Das Leben ist zu kostbar, um sich zu ärgern
BUCHBESPRECHUNG / KUMPF / GLÜCK IM ALTER
16/03/12 „Ja, meine Kinder sind auch schon in Pension, aber sie sind kränker als ich.“ - Es gibt Bücher, die passen vom Format her zwar in kein Regal, machen aber trotzdem glücklich. Manche von ihnen tragen das Glück sogar stolz vor sich her im Titel – sind aber meilenweit entfernt von aller Ratgeber-Banalität und faszinieren mit Unaufgeregtheit und Understatement.
Von Heidemarie Klabacher
„Nein, ich war niemals im Urlaub, ich will auch gar nicht.

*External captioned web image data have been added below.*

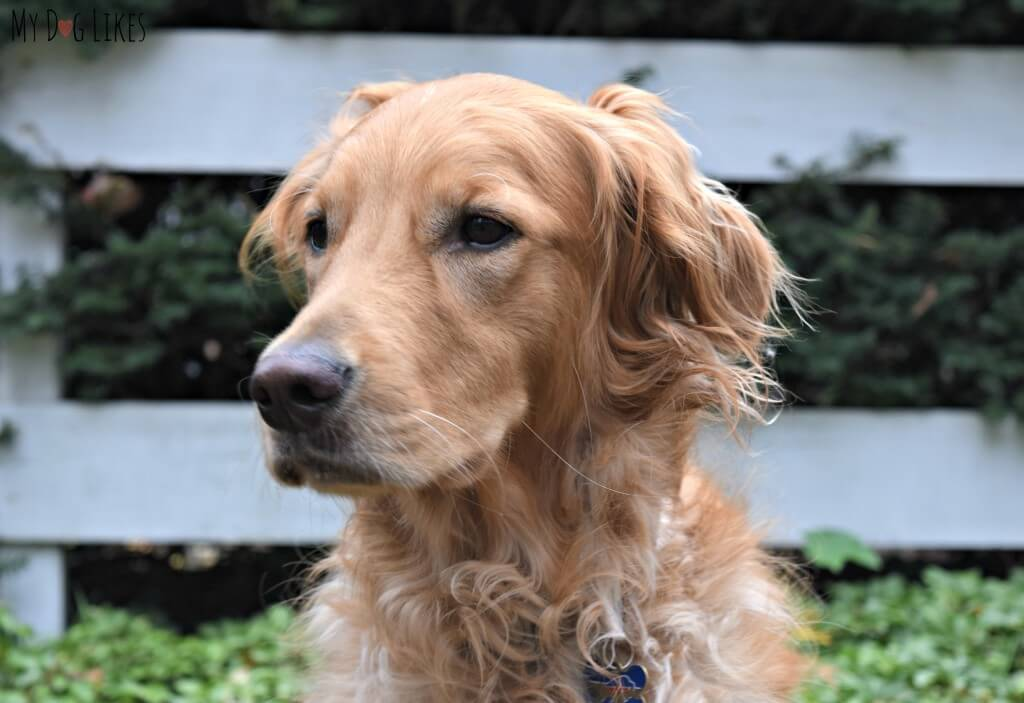 Our Golden Retriever Charlie in desperate need of a groom!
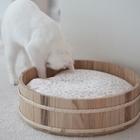 고양이도넛 방석 보타닉가든래빗L 사진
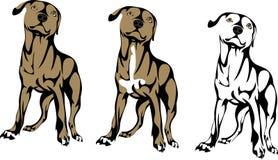 Het puppy van de kuilstier, beeld in opties royalty-vrije illustratie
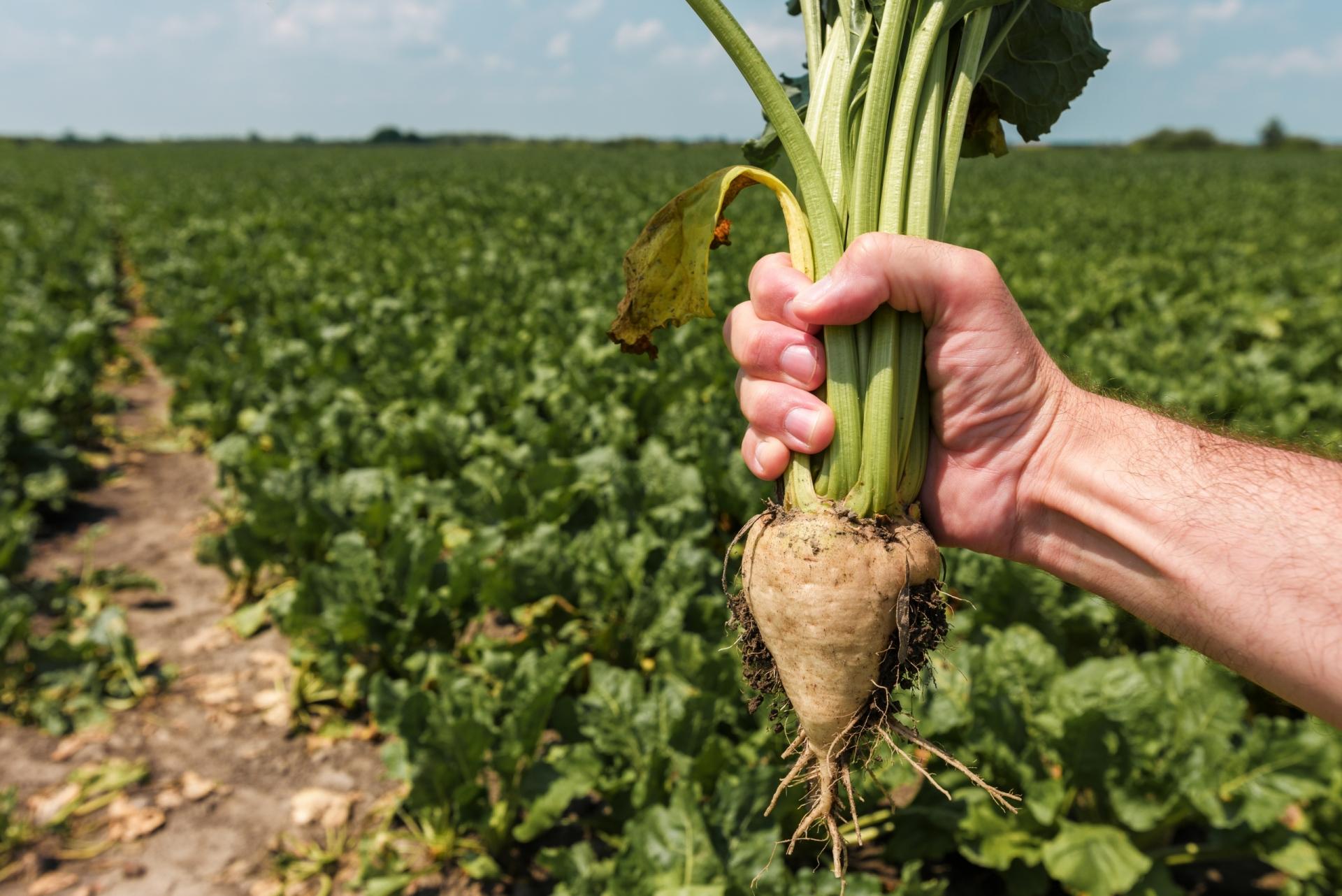 The dark truth about sugar beet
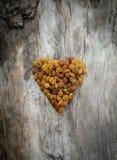Σταφίδες υπό μορφή καρδιάς Στοκ εικόνες με δικαίωμα ελεύθερης χρήσης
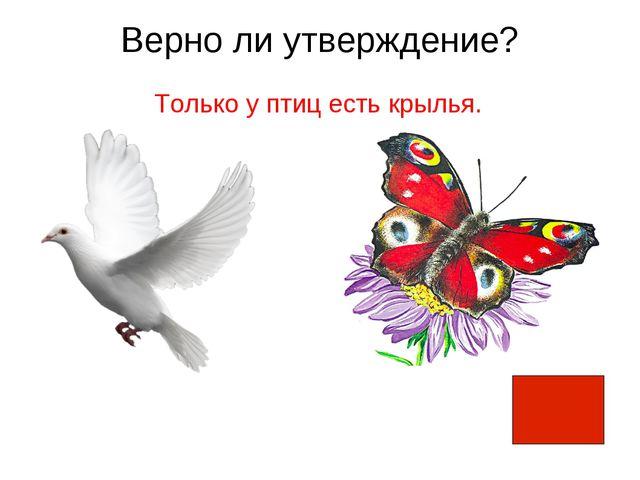 Верно ли утверждение? Только у птиц есть крылья.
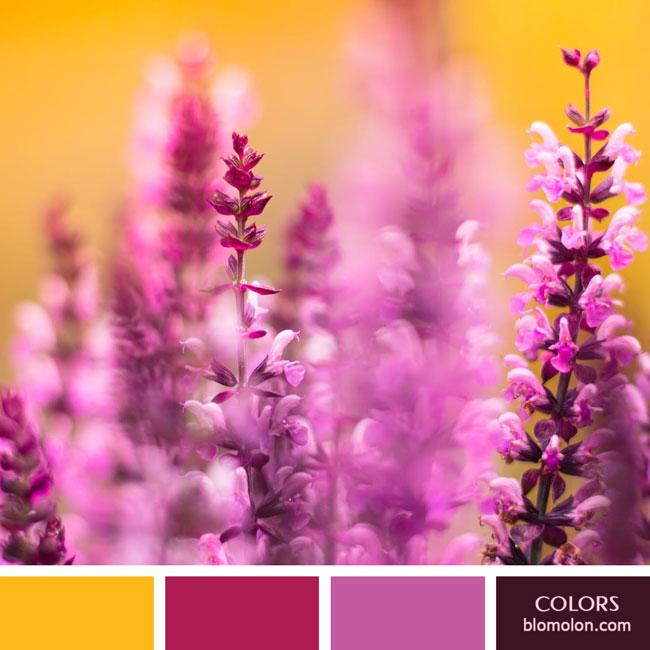variedad_en_color_color_57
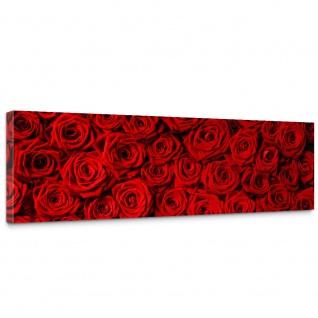 Leinwandbild Blumen Rose Blüten Natur Liebe Love Blüte Rot | no. 190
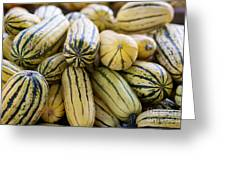 Delicata Winter Squash Greeting Card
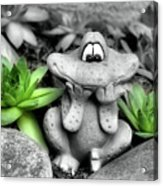Cute Garden Frog And Succulents Acrylic Print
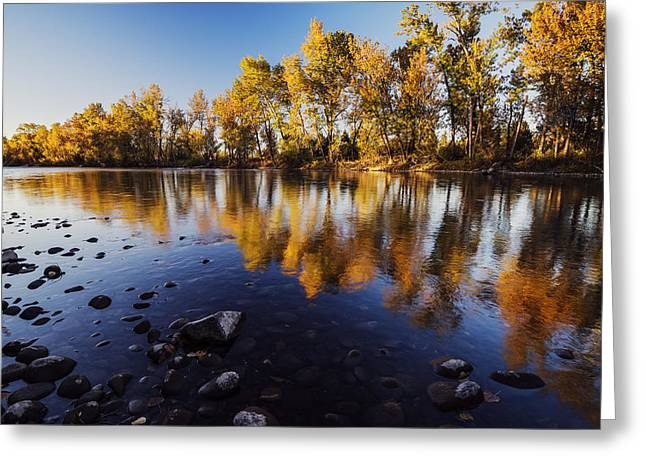 Quite Greeting Cards - Autumn evening along Boise River Greeting Card by Vishwanath Bhat
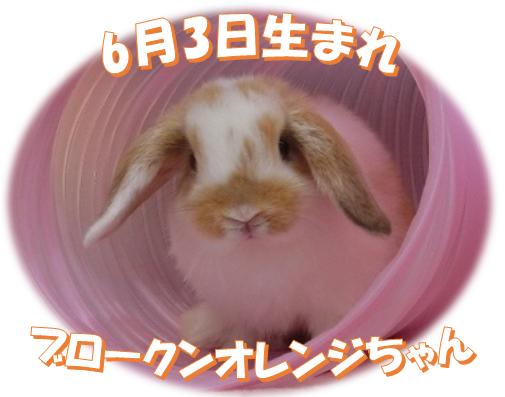 6月3日生まれHLBKNオレンジちゃん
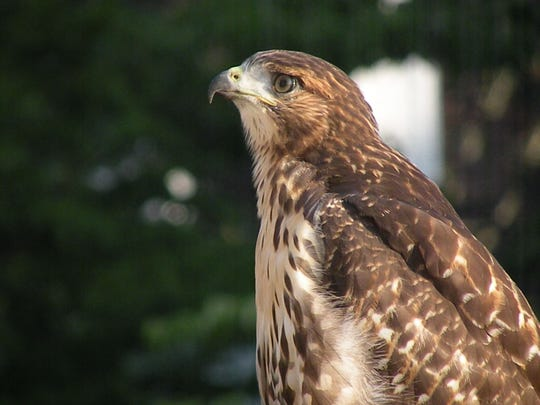 Hawks have grown comfortable in urban areas. This one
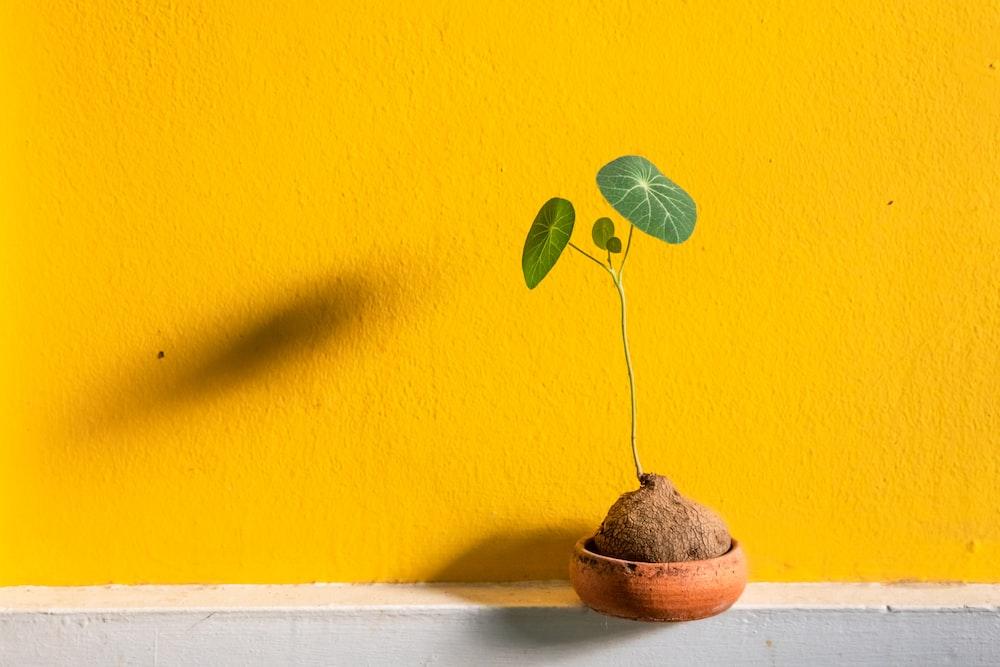 green leaf plant on brown pot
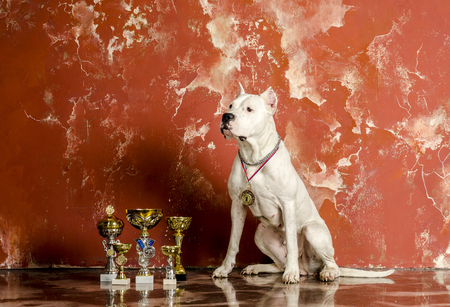 Argentine white dog with cups Stock Photo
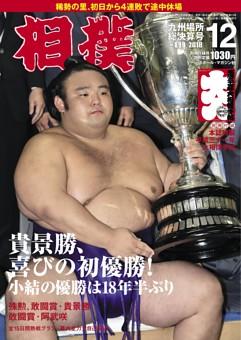 相撲 2018年12月号 九州場所総決算号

Mein Platz ist hier. Nur ein einziges Mal sind wir mit dem Seniorenclub nach Tirol gefahren. Dort habe ich mir dann an beiden Füßen einen Fersensporn geholt, seitdem ist mit dem damenhaften Schuhwerk schluss, stattdessen watschl ich mit dem Stock.“
Andreas Kumpf, studierter Psychologe und Unternehmensberater, war „Zu Besuch bei 21 glücklichen Menschen im Alter von 65 bis 95 Jahren“ – so der Untertitel des großformatigen Bildbandes „Glück im Alter“, mit dem der Verlag Anton Pustet einen wahren Glücksgriff getan hat.
Die älteren und alten Menschen könnten von Herkommen, Aufwachsen und Lebensweg nicht unterschiedlicher sein. Reiche Leute mit großbürgerlichen Salons sind darunter und solche, für die das 35 Quadratmeter-Appartement im Pensionistenheim das Paradies ist. Ehepaare, für die das größte Glück das Miteinander ist, stehen dem Autor ebenso Rede und Antwort, wie Geschiedene oder Verwitwete.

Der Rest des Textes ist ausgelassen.